1979年に8インチ,1980年に5.25インチのディスクが作られ始め,ミニコン,オフコンなどに利用された.1979年に富士通は8インチ磁気ディスクを採用したM2301 磁気ディスク装置を完成した.三菱電機は1981年に5.25インチ磁気ディスク装置M4863を発表した.1987年に富士通は3.5インチ磁気ディスク装置M2225を完成,1988年に東芝は3.5インチ磁気ディスク装置MK-130FAシリーズを出荷し,パソコン用の3.5インチ型が主流になった.ノートパソコン用には2.5インチ型が登場した.東芝は1990年にガラス基板メディアを採用した2.5インチ磁気ディスク装置MK1122FCを発売した.
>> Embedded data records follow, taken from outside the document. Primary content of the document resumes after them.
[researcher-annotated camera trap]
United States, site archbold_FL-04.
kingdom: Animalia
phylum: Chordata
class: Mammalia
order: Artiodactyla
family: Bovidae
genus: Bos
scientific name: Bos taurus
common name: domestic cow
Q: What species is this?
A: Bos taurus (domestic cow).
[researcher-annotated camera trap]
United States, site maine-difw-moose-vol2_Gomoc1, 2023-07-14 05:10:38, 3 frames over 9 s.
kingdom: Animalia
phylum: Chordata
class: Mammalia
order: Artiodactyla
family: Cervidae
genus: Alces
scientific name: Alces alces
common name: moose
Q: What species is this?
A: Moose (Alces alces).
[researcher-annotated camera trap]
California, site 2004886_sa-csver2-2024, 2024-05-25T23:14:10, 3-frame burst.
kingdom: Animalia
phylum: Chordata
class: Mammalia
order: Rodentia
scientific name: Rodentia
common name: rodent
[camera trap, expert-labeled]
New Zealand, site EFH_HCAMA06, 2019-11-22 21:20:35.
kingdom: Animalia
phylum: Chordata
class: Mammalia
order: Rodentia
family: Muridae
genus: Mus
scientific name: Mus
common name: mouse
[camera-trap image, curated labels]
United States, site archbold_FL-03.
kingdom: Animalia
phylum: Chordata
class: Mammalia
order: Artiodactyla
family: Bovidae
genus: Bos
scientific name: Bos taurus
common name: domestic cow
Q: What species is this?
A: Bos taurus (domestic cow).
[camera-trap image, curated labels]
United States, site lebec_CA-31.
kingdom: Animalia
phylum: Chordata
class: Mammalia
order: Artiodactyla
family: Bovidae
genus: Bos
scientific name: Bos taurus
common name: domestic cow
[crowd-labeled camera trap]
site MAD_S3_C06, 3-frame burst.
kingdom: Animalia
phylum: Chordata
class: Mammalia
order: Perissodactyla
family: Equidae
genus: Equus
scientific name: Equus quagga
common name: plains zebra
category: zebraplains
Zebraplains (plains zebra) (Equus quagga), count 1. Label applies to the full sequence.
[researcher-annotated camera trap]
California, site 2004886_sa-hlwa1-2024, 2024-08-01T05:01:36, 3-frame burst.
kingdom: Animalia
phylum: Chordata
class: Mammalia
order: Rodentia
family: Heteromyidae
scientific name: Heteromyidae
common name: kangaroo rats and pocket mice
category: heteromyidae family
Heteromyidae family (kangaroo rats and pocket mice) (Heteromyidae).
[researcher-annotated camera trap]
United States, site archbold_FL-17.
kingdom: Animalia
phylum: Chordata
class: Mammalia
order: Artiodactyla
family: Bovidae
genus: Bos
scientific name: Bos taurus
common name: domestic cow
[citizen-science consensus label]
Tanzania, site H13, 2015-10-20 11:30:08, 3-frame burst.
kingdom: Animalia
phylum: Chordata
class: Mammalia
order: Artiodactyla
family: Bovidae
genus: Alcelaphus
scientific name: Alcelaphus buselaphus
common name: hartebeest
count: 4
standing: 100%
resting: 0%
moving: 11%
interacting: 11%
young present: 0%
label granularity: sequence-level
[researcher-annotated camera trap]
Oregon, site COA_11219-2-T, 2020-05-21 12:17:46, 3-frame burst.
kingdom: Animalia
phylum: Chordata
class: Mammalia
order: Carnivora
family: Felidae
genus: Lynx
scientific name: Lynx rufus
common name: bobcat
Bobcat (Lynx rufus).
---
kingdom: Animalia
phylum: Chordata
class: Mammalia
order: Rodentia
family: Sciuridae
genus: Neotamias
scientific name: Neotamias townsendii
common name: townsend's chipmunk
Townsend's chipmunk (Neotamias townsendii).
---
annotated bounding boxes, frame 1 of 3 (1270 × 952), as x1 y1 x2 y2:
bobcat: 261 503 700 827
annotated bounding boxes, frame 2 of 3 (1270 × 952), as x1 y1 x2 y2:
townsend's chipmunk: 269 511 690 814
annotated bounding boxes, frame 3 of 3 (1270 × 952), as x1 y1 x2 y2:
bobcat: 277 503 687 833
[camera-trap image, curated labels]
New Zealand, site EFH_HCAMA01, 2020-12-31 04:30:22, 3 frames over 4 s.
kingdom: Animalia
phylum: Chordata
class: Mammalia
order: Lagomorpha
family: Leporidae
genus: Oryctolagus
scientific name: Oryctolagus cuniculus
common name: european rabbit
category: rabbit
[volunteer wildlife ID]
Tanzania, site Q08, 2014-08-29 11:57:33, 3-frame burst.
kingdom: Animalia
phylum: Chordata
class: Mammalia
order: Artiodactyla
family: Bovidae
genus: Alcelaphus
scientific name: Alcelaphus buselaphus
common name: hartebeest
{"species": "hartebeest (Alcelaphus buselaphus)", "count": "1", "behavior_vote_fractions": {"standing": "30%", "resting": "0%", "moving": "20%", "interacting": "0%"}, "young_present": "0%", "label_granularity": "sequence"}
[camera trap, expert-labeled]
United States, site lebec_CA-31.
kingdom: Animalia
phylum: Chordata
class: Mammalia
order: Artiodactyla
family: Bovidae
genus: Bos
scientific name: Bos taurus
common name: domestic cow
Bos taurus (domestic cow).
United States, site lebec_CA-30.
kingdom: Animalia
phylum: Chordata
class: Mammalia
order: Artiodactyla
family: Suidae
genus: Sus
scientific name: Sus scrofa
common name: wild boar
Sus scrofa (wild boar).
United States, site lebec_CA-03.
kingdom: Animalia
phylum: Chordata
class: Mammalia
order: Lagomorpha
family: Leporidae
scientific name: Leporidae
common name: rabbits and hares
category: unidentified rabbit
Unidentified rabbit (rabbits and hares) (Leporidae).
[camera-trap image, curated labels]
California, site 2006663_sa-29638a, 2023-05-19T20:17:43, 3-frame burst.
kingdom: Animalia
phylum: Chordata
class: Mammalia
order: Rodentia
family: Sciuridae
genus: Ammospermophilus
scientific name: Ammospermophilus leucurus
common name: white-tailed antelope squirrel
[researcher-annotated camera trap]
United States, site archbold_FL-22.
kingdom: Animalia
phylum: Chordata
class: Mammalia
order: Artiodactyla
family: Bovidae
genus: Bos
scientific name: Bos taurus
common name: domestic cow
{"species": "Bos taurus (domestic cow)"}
複数の磁気ディスク装置によって性能や信頼性を向上させる集団ディスク方式の磁気ディスク装置は1966年にIBMが2314を出荷した.1970年には富士通がFACOM 472K,日立がH-8577を完成した.以後制御装置に種々の機能が取り込まれた.ディスクキャッシュの機能は,1978年にMemorex社が最初に発表し,1980年にはNECが発表した.

1980年代になると小型のディスクを並列に処理する方式が有利になり,1987年にカリフォルニア大学のデイビッド・パターソンがRAID(Redundant Array of Inexpensive Disks)と名付けて提唱した.米国のEMC社はメインフレーム用ディスクアレイを1990年に発表した.日本ではNECがスーパーコンピュータ用の高性能ディスクアレイとしてパリティを持たない8並列の装置(RAID 0)をまず作り,続いて富士通が1991年にスーパーコンピュータ用のRAID 3の装置を出荷した.日立は1992年に中小型システム向けのディスクアレイ装置A-6511を発表した.